:: WHAT NEEDS TO BE DONE ::
From the line with "scientific name: Bos taurus" to the final line of the data below, please write out every line exactly, with no pictures.

:: DATA FOR ANALYSIS ::
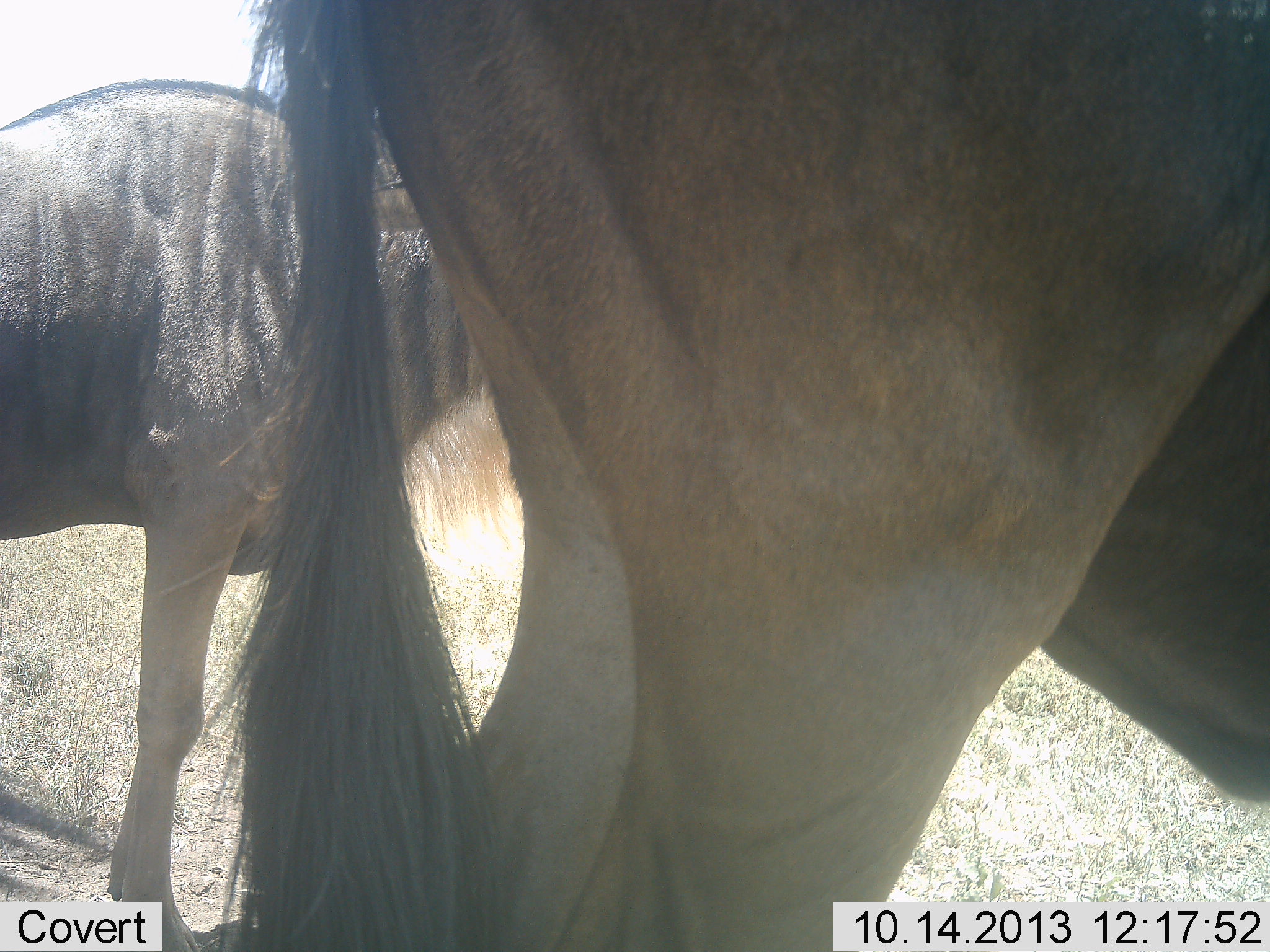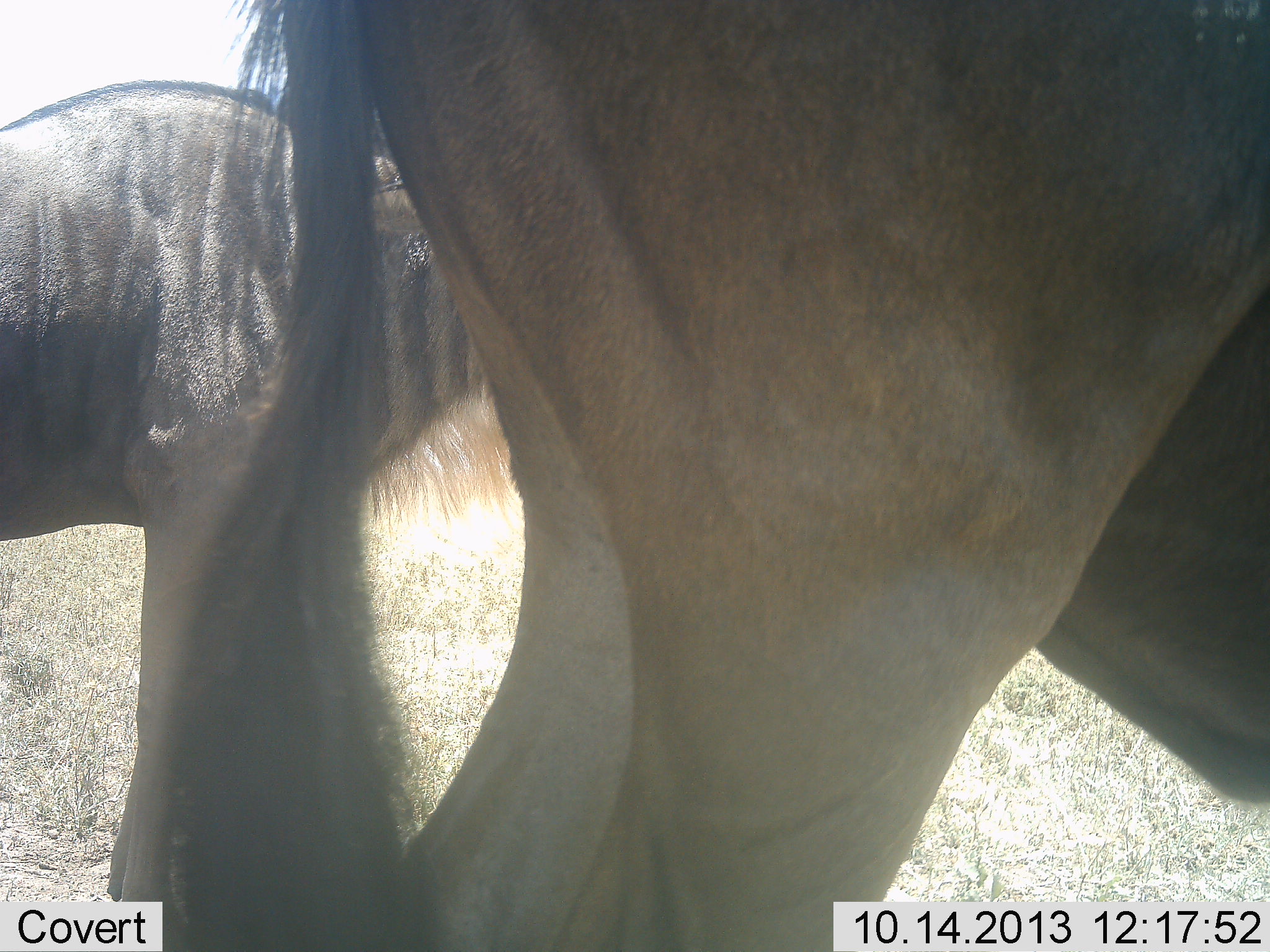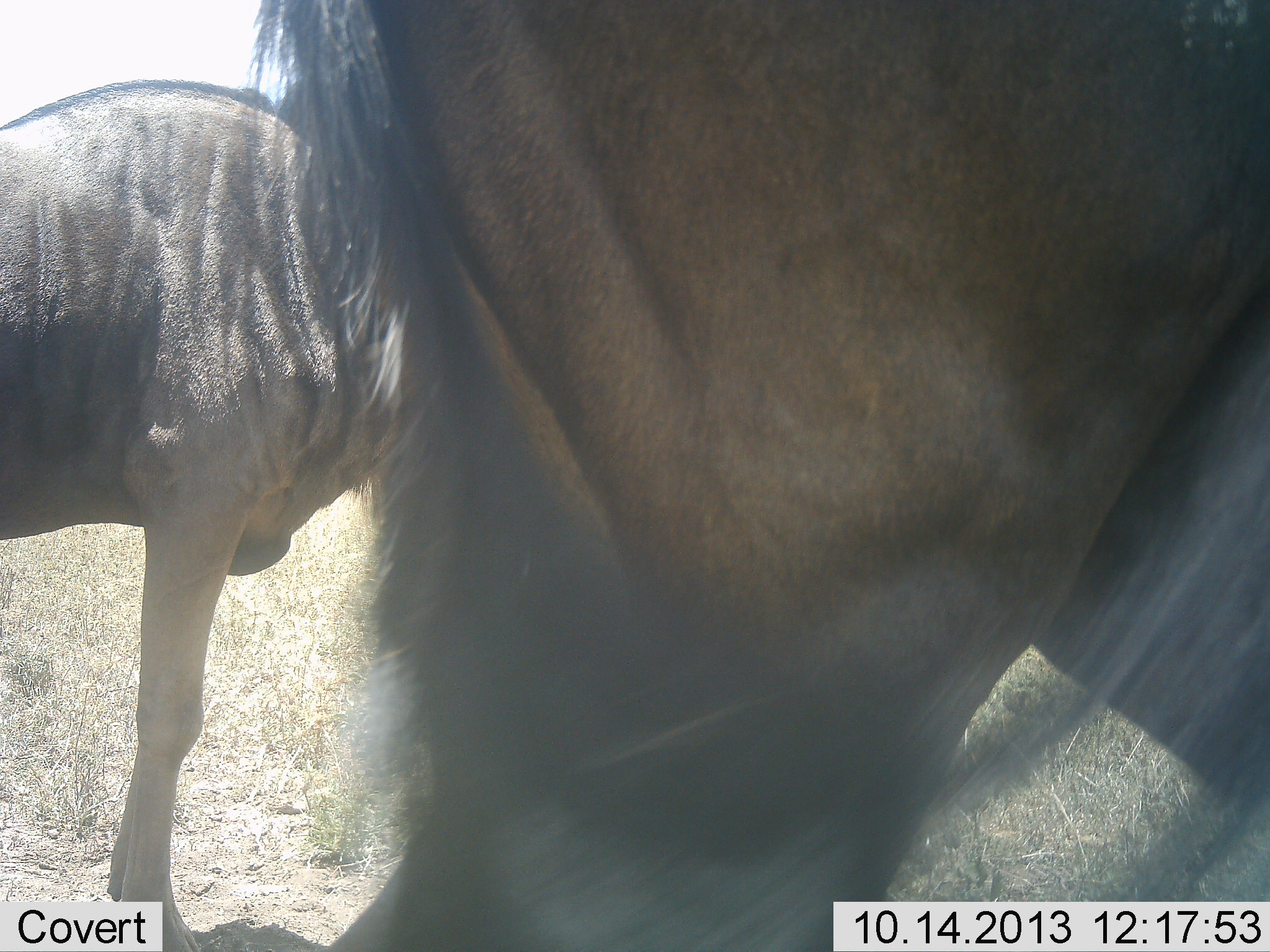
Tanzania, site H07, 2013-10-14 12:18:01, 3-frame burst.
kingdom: Animalia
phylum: Chordata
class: Mammalia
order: Artiodactyla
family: Bovidae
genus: Connochaetes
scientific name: Connochaetes taurinus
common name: blue wildebeest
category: wildebeest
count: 2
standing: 100%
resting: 0%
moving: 0%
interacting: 0%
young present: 10%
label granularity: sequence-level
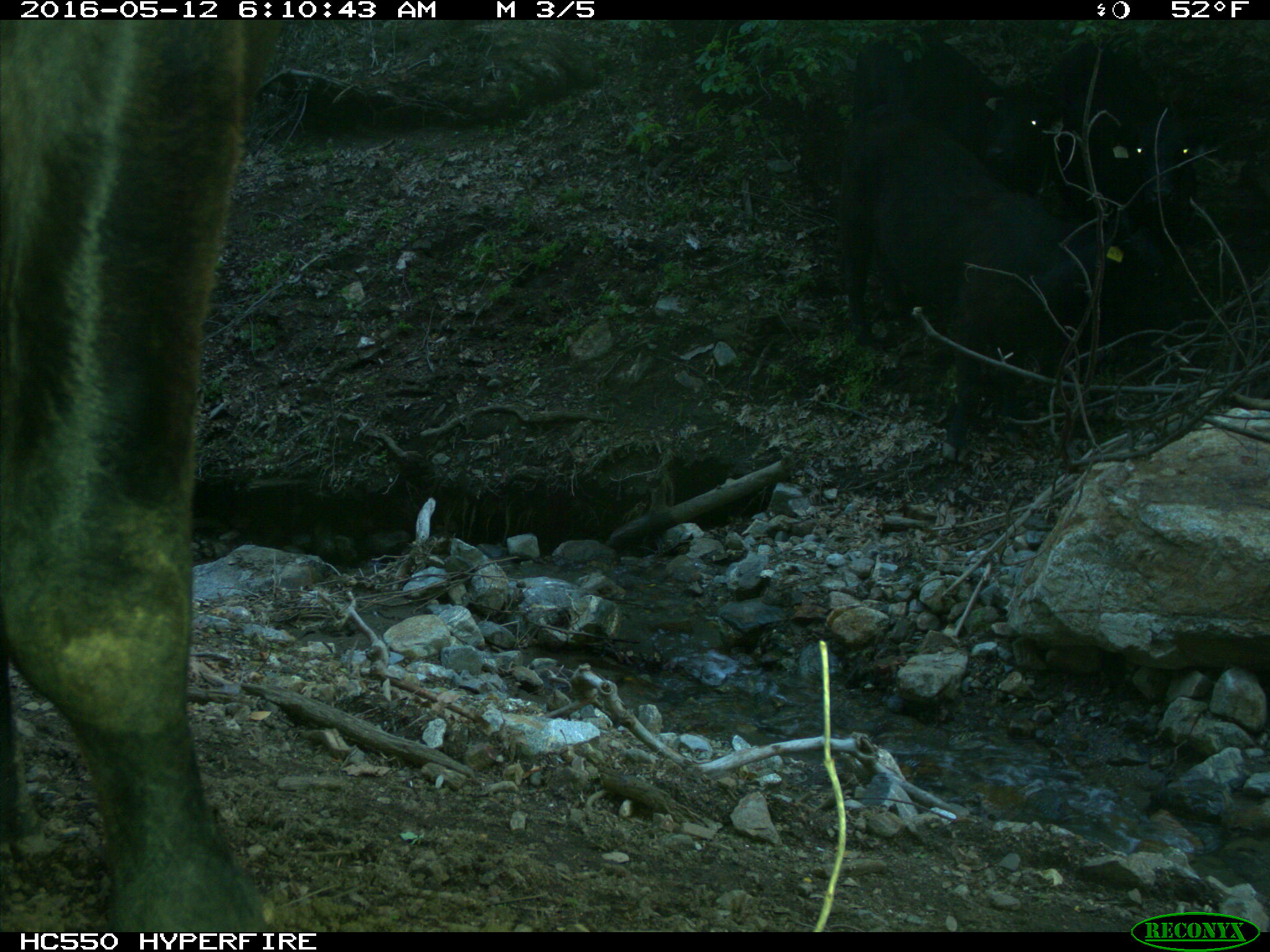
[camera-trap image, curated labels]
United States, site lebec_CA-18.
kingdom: Animalia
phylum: Chordata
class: Mammalia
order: Artiodactyla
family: Bovidae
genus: Bos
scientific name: Bos taurus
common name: domestic cow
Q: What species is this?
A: Bos taurus (domestic cow).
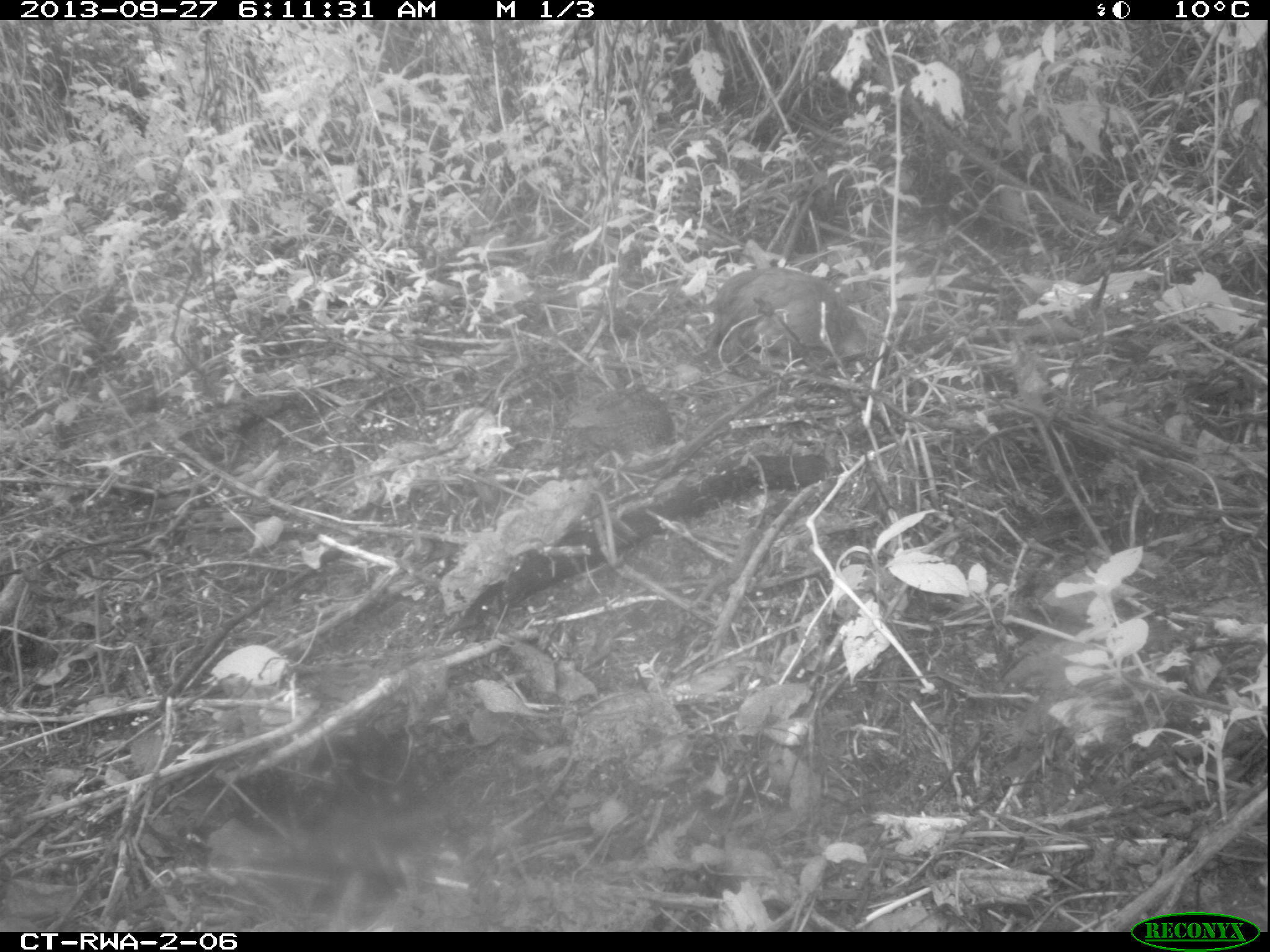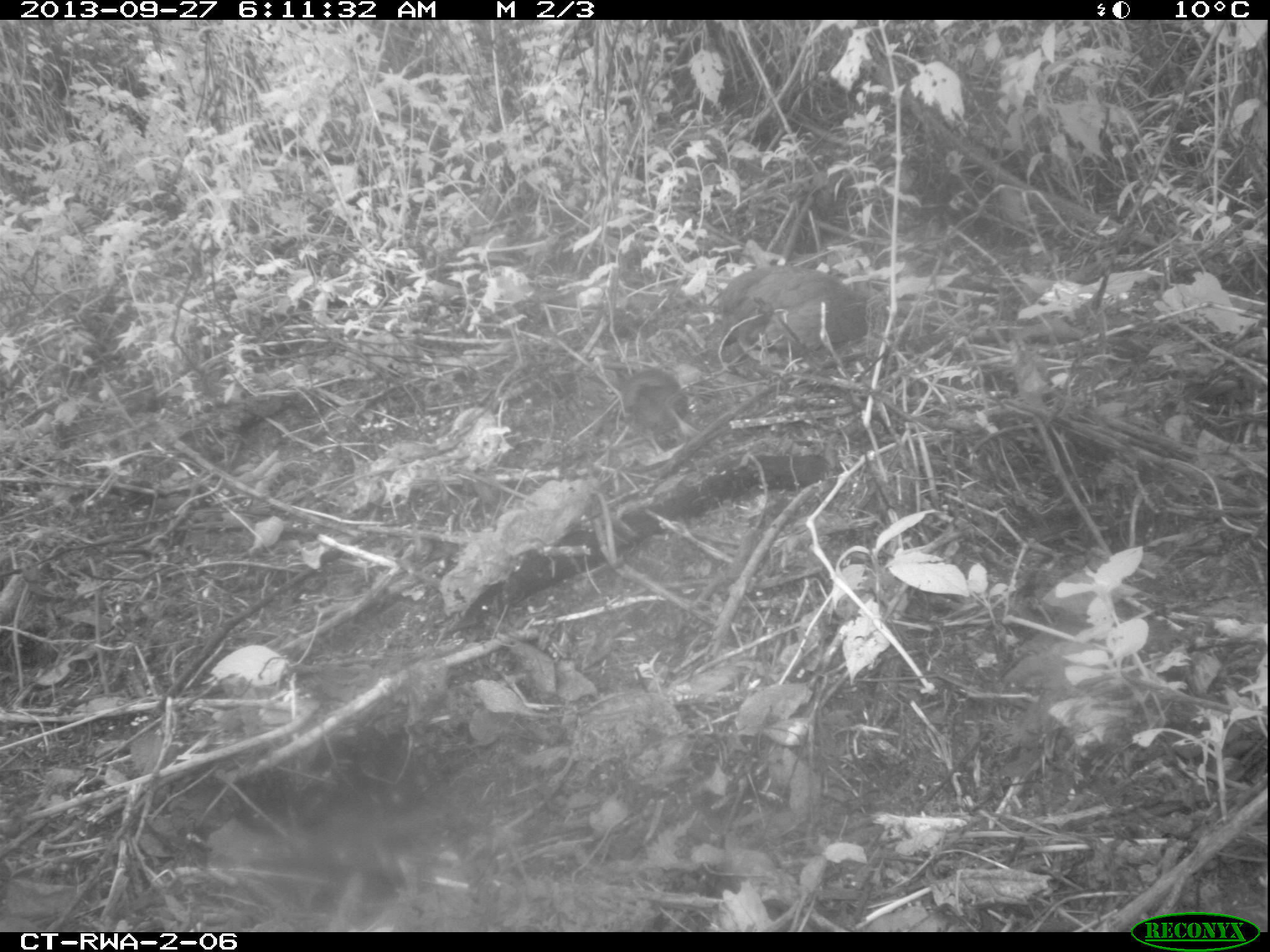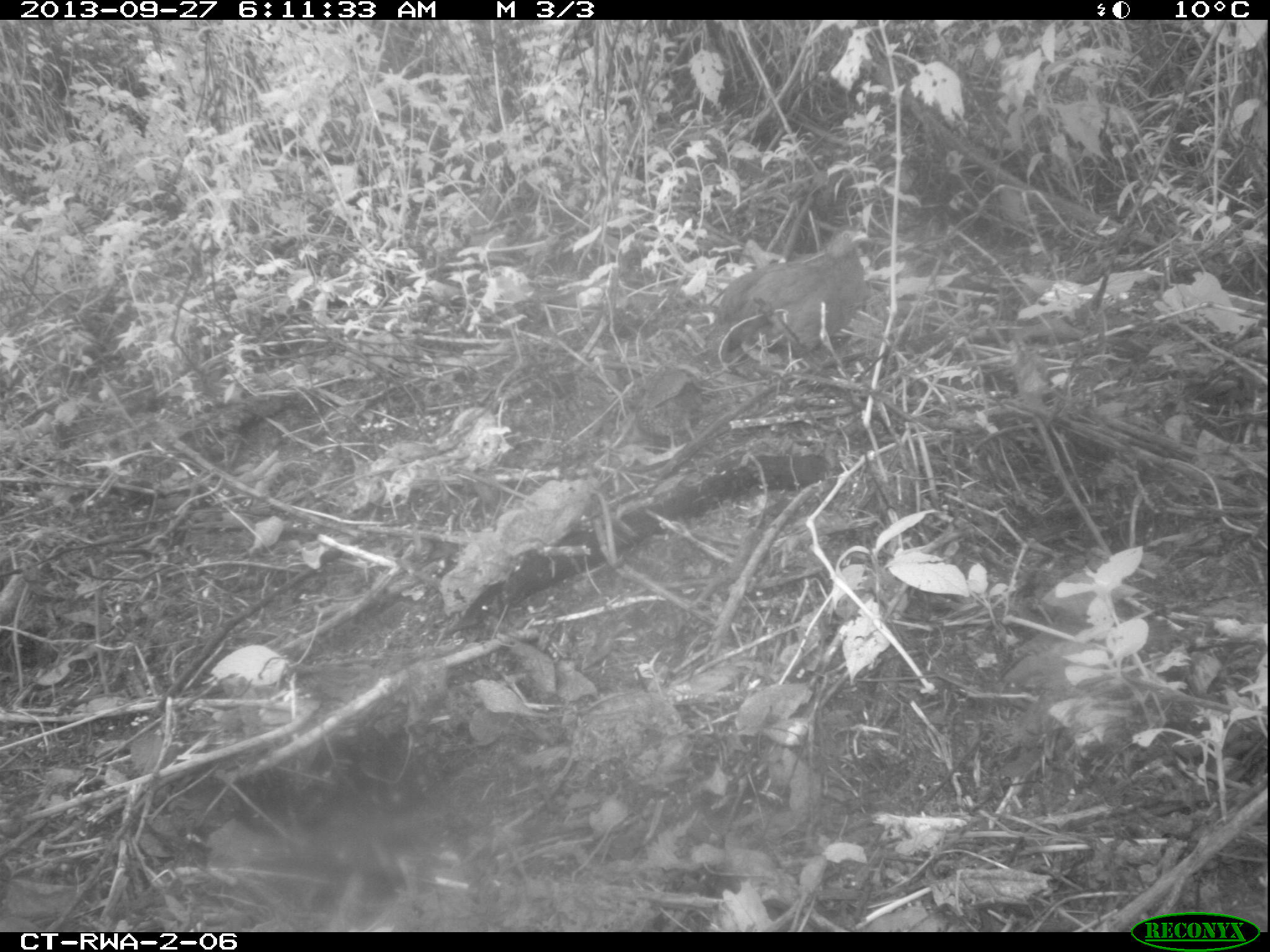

:: ANSWER BELOW ::
scientific name: Bos taurus
common name: domestic cow
Q: What species is this?
A: Bos taurus (domestic cow).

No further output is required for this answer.